Please lay out the items from the line with "What is the separation" up to and including the last line of the items as a Markdown table with the columns Row and Line. Number each line and leave out blank lines.

Data drawn from a collection:
##########

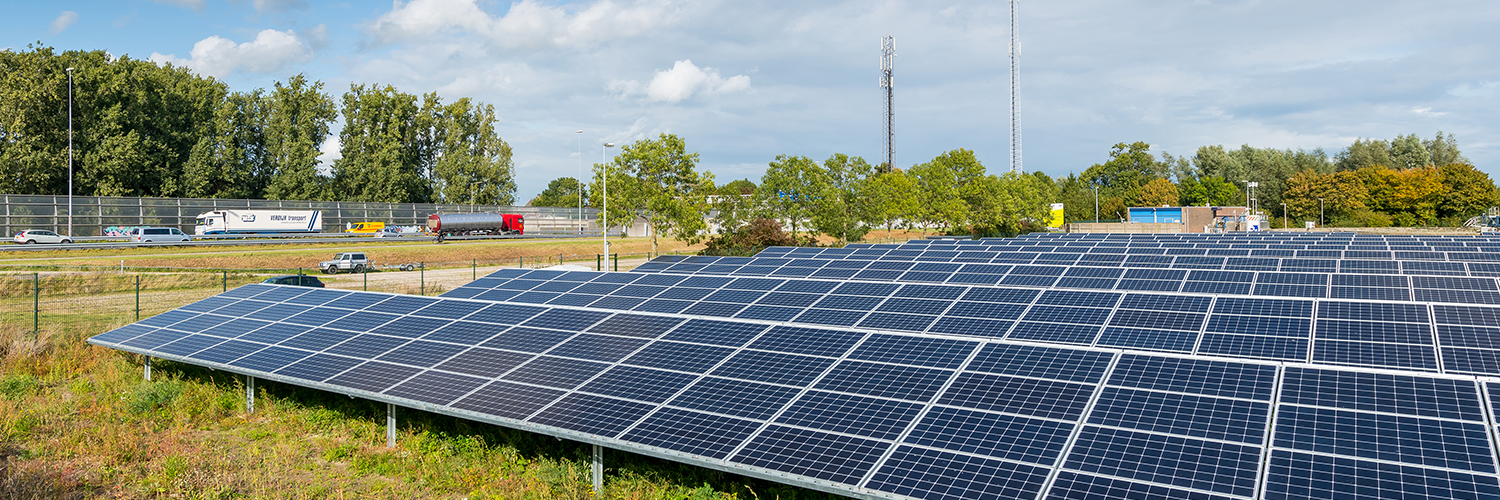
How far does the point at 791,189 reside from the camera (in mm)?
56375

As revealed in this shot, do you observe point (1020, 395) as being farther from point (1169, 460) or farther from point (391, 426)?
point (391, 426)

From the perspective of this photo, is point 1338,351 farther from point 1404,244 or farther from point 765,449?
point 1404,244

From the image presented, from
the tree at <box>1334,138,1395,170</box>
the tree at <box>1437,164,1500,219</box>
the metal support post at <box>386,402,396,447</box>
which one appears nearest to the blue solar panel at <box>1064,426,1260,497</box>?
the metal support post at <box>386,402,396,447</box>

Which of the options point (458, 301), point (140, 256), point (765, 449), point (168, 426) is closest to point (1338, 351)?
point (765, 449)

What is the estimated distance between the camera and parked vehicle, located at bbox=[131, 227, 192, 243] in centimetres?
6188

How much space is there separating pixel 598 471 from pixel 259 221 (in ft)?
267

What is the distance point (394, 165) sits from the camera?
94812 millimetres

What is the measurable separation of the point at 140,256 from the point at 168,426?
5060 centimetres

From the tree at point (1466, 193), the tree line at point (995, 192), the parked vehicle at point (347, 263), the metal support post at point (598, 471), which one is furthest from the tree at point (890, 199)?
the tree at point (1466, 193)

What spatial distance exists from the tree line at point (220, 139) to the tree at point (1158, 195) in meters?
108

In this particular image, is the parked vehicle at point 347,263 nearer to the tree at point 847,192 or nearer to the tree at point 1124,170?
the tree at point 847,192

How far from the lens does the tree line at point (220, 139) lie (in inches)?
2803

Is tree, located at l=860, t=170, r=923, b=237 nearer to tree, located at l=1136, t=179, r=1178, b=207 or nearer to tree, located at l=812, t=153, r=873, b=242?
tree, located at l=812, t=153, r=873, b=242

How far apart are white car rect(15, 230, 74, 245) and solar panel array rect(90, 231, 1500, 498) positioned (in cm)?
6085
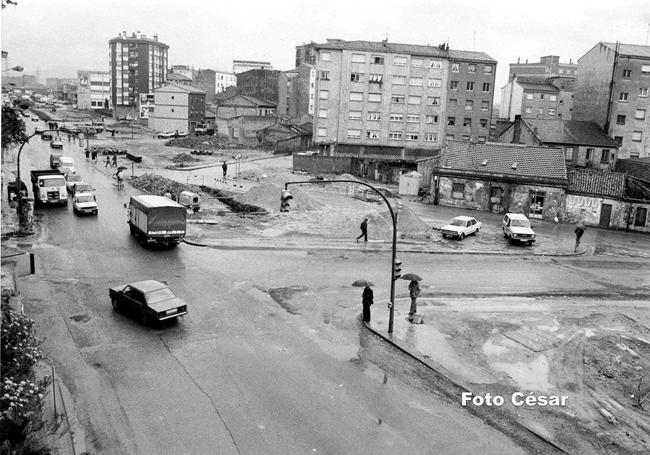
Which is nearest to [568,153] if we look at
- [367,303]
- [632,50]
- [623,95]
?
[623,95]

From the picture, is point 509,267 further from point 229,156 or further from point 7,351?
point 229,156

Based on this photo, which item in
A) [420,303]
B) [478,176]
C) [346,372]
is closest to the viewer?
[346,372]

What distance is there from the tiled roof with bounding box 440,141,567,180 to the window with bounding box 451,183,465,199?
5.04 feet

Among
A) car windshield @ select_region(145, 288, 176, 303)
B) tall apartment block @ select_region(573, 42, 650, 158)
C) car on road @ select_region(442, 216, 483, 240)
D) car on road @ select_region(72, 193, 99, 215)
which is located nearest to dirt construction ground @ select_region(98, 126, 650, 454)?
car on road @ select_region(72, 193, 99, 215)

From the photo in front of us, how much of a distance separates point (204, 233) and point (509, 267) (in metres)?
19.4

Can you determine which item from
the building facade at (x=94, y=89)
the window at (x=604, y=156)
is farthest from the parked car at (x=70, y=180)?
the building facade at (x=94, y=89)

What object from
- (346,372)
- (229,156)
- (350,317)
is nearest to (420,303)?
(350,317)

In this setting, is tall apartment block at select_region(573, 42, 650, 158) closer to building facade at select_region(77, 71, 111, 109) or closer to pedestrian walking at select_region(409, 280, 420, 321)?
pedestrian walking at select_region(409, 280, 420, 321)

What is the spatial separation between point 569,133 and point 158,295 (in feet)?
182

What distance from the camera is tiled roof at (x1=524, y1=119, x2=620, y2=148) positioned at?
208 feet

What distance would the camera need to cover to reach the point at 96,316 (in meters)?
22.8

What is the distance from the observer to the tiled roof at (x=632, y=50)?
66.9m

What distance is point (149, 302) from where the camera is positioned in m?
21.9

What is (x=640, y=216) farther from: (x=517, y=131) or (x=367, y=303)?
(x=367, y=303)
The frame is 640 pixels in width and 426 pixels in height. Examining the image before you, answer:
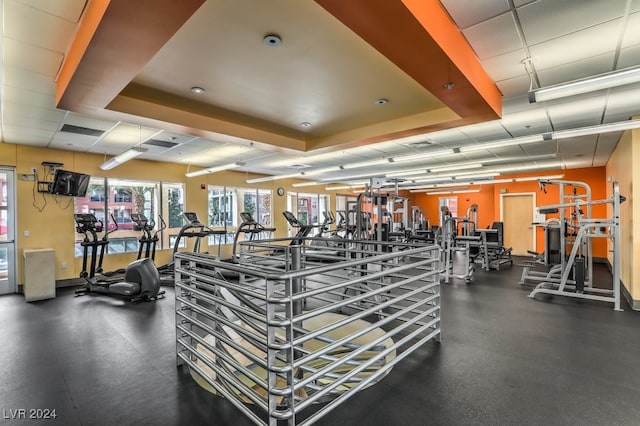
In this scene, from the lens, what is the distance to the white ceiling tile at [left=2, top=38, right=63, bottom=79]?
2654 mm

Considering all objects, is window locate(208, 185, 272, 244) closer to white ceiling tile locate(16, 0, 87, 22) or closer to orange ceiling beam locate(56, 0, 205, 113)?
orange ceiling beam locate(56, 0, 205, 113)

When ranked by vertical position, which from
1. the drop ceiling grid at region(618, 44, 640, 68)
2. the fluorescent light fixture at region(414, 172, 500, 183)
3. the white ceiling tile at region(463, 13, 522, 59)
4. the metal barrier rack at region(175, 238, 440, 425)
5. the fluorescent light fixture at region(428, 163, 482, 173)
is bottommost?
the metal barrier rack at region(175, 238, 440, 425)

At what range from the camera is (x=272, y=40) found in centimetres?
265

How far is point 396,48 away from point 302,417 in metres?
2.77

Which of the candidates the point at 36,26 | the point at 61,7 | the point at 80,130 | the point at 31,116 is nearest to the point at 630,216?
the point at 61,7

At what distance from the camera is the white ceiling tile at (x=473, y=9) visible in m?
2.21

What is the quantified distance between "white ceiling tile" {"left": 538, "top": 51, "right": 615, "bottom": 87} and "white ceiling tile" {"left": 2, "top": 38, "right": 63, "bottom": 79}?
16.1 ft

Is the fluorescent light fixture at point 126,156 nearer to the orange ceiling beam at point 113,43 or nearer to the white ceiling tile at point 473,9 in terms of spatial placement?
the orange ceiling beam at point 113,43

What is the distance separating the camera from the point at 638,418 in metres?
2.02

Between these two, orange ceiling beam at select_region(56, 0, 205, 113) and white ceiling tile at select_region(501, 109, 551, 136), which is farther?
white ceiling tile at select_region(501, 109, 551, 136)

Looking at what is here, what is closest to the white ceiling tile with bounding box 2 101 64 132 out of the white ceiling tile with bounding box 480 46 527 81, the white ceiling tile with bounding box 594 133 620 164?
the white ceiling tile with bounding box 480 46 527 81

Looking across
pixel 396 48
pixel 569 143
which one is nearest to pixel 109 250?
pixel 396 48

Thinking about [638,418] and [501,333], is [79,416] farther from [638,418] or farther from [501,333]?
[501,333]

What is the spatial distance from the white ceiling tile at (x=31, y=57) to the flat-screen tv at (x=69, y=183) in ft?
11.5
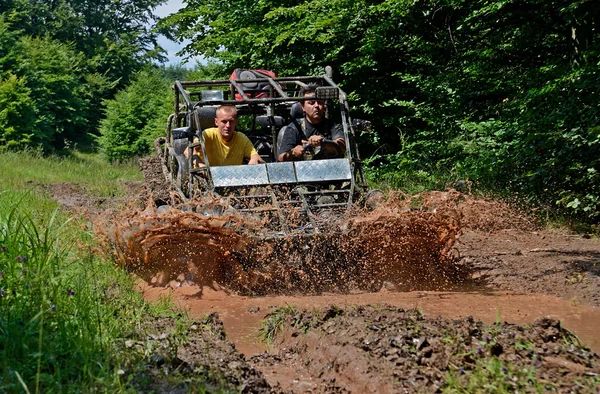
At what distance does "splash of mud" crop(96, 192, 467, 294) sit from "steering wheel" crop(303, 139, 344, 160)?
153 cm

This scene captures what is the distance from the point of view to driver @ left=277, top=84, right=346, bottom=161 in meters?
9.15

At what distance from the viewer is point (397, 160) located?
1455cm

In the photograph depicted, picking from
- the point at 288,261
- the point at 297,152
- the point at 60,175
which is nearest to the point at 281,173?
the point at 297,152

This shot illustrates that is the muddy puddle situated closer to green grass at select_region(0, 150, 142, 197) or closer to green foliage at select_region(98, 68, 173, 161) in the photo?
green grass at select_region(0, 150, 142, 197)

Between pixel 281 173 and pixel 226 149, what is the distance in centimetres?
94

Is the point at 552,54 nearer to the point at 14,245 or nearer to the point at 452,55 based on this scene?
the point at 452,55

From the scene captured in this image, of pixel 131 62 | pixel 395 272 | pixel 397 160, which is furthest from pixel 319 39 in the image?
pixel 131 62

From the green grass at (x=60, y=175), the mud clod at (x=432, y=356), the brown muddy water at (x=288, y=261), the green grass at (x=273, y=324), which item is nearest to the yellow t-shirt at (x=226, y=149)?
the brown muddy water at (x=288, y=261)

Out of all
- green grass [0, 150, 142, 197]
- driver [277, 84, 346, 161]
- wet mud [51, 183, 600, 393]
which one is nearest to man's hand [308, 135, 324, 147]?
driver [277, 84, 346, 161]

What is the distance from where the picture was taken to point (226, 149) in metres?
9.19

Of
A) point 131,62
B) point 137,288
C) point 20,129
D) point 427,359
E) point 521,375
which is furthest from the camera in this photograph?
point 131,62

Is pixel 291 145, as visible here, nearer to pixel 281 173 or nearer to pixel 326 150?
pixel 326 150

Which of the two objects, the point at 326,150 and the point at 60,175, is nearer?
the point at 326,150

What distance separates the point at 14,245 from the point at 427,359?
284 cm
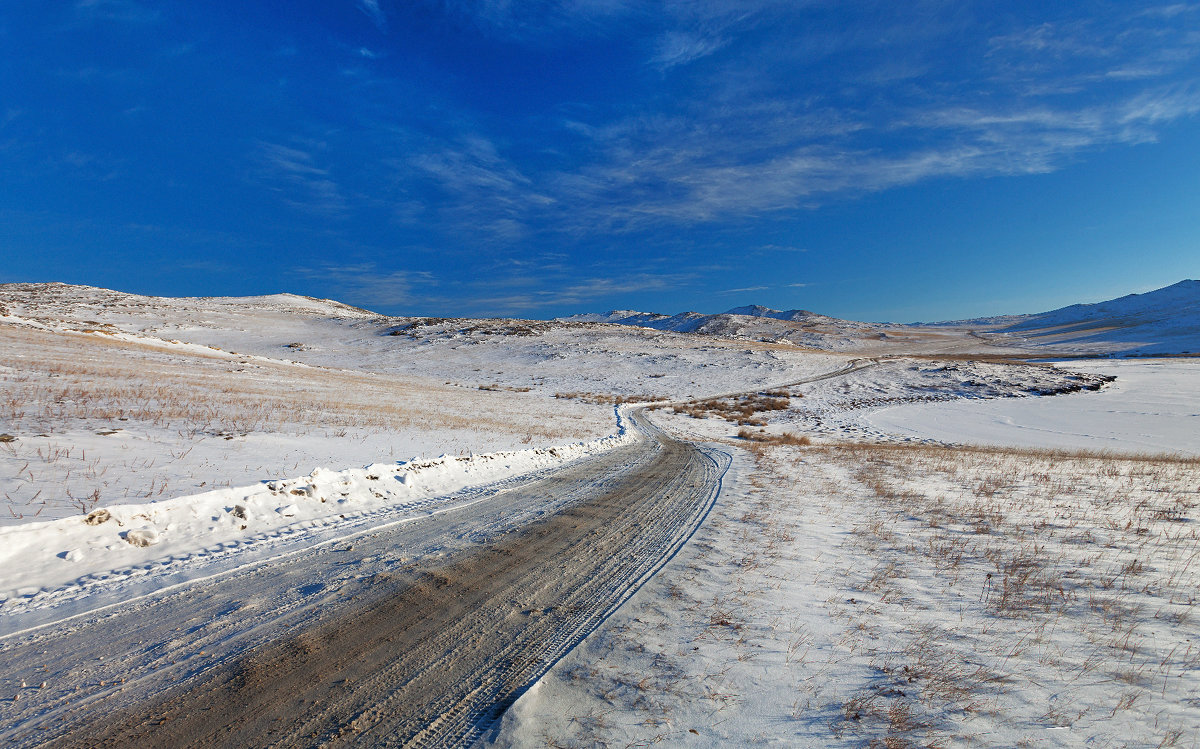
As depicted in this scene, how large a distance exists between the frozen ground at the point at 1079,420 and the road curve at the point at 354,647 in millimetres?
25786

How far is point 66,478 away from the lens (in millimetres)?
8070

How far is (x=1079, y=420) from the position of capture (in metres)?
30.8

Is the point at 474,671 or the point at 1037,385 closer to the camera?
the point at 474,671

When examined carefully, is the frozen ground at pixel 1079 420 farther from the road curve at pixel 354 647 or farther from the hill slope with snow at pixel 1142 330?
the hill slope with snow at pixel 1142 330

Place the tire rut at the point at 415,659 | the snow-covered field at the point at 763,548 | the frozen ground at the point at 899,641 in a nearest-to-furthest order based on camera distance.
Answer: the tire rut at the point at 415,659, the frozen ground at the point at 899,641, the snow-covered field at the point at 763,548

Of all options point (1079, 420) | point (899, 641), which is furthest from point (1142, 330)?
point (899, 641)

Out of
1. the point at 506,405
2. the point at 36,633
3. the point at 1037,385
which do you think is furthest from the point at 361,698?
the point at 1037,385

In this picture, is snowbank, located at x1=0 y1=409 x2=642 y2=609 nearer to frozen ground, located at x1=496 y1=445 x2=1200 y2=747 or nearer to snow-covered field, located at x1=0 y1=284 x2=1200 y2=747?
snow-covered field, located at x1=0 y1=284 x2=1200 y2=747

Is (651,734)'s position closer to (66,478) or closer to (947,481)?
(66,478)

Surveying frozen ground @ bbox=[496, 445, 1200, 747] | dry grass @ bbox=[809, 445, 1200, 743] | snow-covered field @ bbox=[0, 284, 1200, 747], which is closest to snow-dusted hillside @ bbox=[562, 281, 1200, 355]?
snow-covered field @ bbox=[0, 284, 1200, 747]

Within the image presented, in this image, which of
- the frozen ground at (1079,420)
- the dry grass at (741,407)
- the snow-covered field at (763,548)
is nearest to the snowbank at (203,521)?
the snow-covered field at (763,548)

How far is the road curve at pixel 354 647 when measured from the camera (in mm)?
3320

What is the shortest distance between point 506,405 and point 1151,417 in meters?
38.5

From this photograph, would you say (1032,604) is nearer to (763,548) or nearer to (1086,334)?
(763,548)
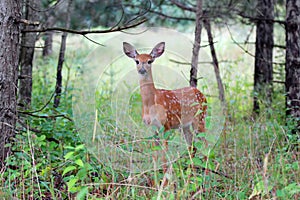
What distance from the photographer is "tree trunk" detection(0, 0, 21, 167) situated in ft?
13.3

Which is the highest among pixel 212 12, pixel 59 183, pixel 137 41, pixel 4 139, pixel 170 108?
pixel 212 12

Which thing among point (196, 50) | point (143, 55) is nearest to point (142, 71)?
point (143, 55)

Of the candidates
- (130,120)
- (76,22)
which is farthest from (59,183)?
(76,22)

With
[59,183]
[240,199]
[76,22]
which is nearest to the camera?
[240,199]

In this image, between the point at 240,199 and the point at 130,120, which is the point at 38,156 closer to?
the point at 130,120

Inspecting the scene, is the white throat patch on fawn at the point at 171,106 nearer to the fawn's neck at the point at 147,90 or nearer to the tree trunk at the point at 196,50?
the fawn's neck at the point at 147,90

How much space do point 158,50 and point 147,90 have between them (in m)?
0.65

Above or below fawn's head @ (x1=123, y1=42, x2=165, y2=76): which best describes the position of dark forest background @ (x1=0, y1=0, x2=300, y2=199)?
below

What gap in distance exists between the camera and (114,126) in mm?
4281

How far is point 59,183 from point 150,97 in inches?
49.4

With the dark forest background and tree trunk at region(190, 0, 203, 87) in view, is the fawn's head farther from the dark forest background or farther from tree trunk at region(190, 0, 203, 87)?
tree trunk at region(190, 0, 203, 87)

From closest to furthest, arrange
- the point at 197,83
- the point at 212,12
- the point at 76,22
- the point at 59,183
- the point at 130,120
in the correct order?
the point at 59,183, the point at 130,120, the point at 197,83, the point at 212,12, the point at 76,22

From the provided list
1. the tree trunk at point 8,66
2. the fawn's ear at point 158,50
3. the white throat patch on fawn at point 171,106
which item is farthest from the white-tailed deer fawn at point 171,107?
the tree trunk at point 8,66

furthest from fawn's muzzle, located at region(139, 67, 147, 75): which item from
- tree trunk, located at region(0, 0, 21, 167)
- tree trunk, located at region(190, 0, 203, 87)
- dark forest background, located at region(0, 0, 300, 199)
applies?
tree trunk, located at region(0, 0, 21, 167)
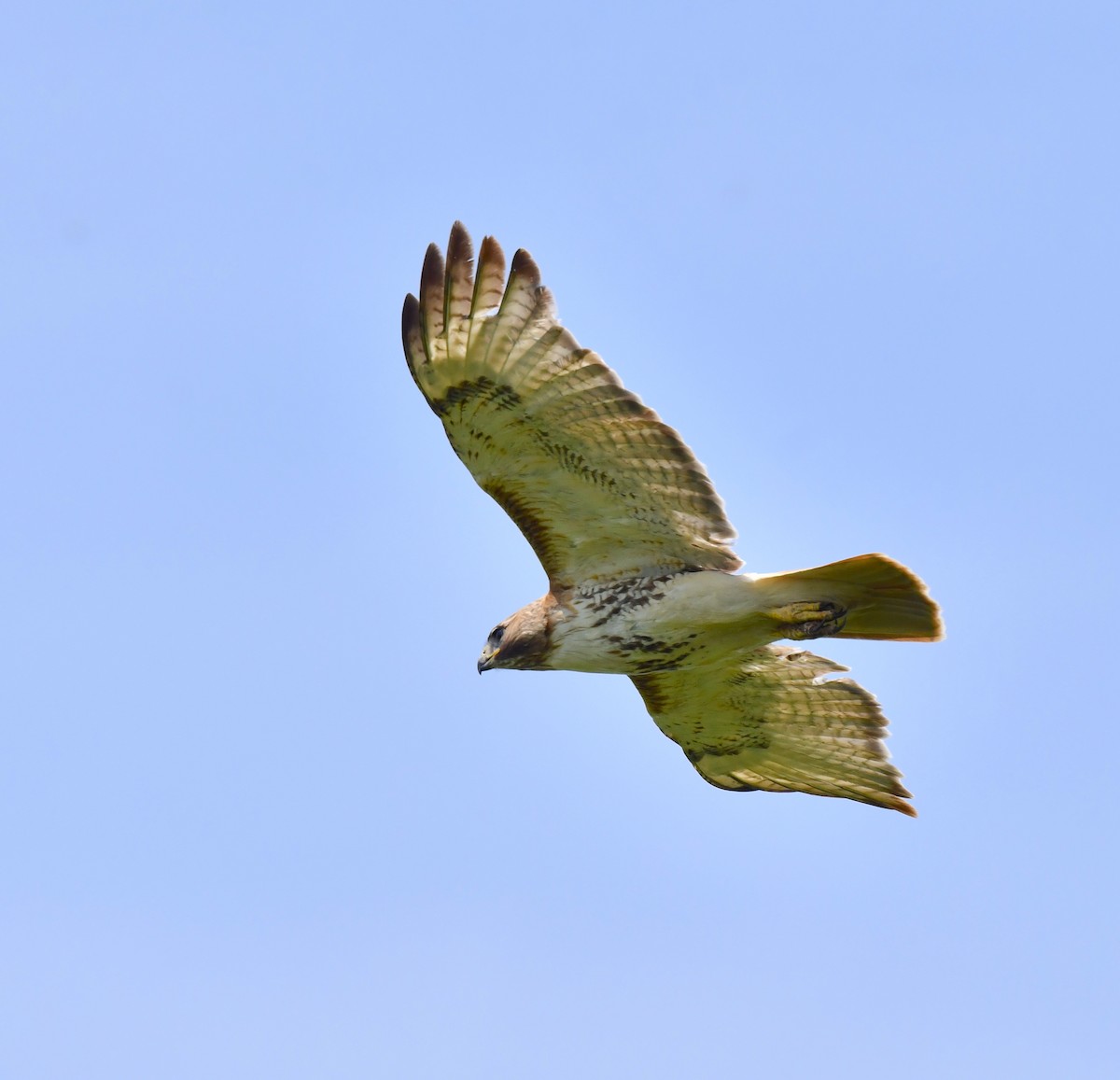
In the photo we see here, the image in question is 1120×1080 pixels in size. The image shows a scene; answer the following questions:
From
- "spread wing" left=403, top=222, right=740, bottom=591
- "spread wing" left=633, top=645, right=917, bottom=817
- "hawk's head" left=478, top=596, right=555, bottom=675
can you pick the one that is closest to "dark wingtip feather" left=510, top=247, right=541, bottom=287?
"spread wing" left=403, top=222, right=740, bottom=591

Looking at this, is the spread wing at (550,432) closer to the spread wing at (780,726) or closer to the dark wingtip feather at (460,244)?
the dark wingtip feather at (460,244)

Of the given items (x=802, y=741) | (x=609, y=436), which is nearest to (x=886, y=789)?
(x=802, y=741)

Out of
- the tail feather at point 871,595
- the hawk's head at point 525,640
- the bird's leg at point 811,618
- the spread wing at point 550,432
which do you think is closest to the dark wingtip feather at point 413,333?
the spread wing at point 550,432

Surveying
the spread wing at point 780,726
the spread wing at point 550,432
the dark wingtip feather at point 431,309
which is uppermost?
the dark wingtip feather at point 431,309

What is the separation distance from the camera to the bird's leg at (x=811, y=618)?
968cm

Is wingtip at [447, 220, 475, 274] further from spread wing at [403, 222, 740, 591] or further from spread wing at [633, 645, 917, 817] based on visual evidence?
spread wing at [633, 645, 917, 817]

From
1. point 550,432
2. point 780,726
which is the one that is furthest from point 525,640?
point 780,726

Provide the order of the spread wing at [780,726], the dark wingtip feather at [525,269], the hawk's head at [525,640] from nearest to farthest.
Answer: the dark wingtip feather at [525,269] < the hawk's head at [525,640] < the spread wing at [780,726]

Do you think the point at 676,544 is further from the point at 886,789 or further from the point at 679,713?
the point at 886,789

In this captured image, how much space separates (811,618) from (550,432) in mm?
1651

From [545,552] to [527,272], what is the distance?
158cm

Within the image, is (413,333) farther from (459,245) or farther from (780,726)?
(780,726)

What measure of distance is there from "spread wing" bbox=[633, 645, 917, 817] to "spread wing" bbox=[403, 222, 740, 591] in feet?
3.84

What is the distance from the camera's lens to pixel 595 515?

##########

* **ANSWER FOR THE TASK**:
| Row | Line |
|---|---|
| 1 | What is the separation distance from the camera to the bird's leg at (x=811, y=618)? |
| 2 | 968cm |
| 3 | Is wingtip at [447, 220, 475, 274] further from spread wing at [403, 222, 740, 591] or further from spread wing at [633, 645, 917, 817] based on visual evidence? |
| 4 | spread wing at [633, 645, 917, 817] |
| 5 | From |
| 6 | 1. point 550,432 |
| 7 | 2. point 780,726 |
| 8 | which is the one that is furthest from point 525,640? |
| 9 | point 780,726 |
| 10 | Provide the order of the spread wing at [780,726], the dark wingtip feather at [525,269], the hawk's head at [525,640] from nearest to farthest. |
| 11 | Answer: the dark wingtip feather at [525,269] < the hawk's head at [525,640] < the spread wing at [780,726] |
| 12 | Do you think the point at 676,544 is further from the point at 886,789 or further from the point at 679,713? |
| 13 | the point at 886,789 |
| 14 | In this captured image, how much space separates (811,618) from (550,432) in mm? |
| 15 | 1651 |
| 16 | From [545,552] to [527,272], what is the distance? |
| 17 | 158cm |
| 18 | Within the image, is (413,333) farther from (459,245) or farther from (780,726)? |
| 19 | (780,726) |
| 20 | What measure of distance is there from "spread wing" bbox=[633, 645, 917, 817] to "spread wing" bbox=[403, 222, 740, 591] in feet? |
| 21 | 3.84 |
| 22 | What is the distance from the camera's lens to pixel 595 515? |